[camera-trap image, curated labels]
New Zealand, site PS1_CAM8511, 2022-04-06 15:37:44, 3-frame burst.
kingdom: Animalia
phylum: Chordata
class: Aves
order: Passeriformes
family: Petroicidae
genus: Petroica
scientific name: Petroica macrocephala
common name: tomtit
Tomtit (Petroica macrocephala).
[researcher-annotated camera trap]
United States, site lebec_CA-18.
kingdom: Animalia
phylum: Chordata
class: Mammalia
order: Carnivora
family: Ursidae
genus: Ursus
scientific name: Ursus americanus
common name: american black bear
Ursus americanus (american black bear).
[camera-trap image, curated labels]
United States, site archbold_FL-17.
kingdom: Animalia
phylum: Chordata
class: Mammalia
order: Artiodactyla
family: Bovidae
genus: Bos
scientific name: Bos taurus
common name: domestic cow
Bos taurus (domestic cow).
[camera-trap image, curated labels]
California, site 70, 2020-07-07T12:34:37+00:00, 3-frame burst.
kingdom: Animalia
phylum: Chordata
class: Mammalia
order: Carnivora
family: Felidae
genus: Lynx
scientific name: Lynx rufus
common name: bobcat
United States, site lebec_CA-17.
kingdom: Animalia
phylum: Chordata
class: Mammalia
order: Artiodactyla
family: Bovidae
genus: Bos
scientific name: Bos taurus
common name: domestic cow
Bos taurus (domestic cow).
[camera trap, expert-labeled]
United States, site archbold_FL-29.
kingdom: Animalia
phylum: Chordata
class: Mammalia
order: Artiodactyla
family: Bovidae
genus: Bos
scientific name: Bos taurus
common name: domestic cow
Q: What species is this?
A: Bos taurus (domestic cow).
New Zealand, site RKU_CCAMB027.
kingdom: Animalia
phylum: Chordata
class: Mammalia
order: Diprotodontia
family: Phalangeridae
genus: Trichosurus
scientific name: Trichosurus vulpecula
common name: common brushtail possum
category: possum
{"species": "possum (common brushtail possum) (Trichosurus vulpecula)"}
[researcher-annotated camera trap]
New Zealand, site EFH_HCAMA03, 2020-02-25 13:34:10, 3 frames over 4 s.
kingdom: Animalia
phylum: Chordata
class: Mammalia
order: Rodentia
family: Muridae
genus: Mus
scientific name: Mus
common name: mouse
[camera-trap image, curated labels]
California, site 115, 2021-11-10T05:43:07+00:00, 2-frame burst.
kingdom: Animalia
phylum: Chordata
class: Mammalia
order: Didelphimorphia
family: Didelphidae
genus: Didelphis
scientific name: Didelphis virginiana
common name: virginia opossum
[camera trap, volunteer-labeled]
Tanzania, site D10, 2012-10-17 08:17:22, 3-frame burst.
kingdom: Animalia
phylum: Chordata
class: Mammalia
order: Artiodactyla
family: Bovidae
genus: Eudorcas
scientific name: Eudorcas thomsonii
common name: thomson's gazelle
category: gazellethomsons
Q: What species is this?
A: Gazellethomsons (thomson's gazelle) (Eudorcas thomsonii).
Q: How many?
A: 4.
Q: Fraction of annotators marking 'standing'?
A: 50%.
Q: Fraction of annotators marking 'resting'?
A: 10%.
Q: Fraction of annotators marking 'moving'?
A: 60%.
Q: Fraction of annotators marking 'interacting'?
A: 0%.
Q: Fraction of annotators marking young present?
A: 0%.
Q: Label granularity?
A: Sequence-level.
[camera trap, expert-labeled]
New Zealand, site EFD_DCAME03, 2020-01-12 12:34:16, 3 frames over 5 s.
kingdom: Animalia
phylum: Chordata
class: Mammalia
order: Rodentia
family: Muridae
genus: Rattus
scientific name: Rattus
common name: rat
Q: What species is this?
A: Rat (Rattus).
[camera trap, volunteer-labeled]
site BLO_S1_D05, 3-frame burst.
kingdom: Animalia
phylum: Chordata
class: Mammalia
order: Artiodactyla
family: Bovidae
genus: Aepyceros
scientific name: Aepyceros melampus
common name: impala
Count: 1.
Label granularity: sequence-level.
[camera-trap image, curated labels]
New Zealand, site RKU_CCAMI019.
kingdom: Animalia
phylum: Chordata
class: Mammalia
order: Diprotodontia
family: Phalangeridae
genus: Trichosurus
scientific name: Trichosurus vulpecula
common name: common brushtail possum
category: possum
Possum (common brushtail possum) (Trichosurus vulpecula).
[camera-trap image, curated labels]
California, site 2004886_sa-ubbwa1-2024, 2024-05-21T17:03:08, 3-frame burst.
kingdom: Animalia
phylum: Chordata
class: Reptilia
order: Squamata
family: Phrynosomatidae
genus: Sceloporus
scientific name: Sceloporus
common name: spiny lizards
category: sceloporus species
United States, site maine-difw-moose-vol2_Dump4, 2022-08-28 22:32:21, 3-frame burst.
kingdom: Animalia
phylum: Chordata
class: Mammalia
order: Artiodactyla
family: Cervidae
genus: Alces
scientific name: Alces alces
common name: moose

^^^^^^^^

(Task instructions):
Gather from the data above every line with the string "granularity".

(Answer area):
Q: Label granularity?
Label granularity: sequence-level.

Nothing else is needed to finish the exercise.